Acacia farinosa, commonly known as mealy wattle, is a species of flowering plant in the family Fabaceae and is endemic to south-eastern continental Australia. It is a rounded shrub with terete, glabrous branchlets, oblanceolate to linear phyllodes, spherical heads of golden yellow flowers and linear, curved and twisted, crusty pods.

==Description==
Acacia farinosa is a rounded shrub that typically grows to a height of 1–2 m and has glabrous, terete branchlets that have soft hairs pressed against the surface. Its phyllodes are ascending, oblanceolate to linear, mostly 20–70 mm long, 2–6 mm wide, rigid, thick and more or less fleshy. There is a gland 2–9 mm above the base of the phyllode. The flowers are borne in spherical heads on a peduncle 2–4 mm long, each head 3.5–4 mm in diameter with seven to seventeen golden yellow flowers. Flowering occurs from July to November, and the pods are linear, crusty, rigid, curved and twisted, up to 60 mm long, 2–3 mm wide and glabrous. The seeds are elliptic, 3.5–4.0 mm long and black with a small aril on the end.

==Taxonomy==
Acacia farinosa was first formally described in 1838 by English botanist John Lindley from material collected on Thomas Mitchell's expedition near Lake Charm, Victoria in 1836 and was published in Mitchell's Three Expeditions into the interior of Eastern Australia. The specific epithet (farinosa) means 'covered with mealiness' or 'powdery', referring to the young stems and peduncles.

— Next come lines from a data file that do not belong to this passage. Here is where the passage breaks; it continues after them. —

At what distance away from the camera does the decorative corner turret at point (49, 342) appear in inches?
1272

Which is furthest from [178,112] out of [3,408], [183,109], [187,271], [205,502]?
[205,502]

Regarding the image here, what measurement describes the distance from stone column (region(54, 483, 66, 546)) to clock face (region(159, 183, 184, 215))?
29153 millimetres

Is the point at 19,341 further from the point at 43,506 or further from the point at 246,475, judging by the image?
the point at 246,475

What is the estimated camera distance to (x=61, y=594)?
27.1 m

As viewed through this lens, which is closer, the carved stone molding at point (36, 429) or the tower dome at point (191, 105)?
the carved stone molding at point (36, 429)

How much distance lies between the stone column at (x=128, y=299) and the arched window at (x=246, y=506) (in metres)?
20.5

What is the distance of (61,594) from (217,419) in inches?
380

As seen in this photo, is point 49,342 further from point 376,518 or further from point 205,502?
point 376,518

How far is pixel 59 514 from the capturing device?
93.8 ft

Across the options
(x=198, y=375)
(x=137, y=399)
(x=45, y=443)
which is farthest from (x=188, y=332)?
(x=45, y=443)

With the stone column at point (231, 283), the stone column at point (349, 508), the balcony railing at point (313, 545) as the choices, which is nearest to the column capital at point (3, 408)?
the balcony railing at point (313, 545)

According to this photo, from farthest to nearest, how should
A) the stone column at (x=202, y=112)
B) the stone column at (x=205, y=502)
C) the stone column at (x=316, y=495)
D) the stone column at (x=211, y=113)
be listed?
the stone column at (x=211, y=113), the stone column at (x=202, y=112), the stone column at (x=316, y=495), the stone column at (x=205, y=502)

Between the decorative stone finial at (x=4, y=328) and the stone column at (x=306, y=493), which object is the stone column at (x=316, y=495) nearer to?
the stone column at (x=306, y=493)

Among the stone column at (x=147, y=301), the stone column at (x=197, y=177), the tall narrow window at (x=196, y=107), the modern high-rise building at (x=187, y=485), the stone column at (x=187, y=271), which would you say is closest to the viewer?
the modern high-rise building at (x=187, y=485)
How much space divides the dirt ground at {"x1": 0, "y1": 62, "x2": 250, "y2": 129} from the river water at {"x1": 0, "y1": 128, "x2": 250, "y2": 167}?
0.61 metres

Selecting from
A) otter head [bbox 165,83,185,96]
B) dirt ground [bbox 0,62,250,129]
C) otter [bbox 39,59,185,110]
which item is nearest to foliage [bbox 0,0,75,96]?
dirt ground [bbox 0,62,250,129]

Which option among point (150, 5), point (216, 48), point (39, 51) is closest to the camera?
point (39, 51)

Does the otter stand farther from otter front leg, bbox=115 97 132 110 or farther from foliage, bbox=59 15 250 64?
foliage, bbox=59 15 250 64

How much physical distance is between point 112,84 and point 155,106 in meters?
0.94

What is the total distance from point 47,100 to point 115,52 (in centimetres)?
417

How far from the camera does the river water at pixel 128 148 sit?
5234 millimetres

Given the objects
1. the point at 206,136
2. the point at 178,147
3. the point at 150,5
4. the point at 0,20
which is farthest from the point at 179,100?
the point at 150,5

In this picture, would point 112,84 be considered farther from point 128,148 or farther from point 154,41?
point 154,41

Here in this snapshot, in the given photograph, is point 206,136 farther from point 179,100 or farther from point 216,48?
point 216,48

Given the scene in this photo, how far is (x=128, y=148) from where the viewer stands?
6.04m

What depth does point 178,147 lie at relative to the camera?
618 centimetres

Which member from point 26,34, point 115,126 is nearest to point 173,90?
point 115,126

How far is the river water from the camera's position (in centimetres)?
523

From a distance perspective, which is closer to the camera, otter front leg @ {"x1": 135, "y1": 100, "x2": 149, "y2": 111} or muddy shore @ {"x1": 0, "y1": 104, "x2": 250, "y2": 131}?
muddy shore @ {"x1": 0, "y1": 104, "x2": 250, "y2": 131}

==Distribution and habitat==
Mealy wattle mostly grows in sand or loam in shrubland and woodland, often with lerp mallee (Eucalyptus incrassata), in the Eyre and Yorke Peninsulas, on Kangaroo Island and south-eastern South Australia, and extending to western Victoria between Edenhope and Swan Hill.

==Use in horticulture==
This species may be used as a groundcover in coastal areas.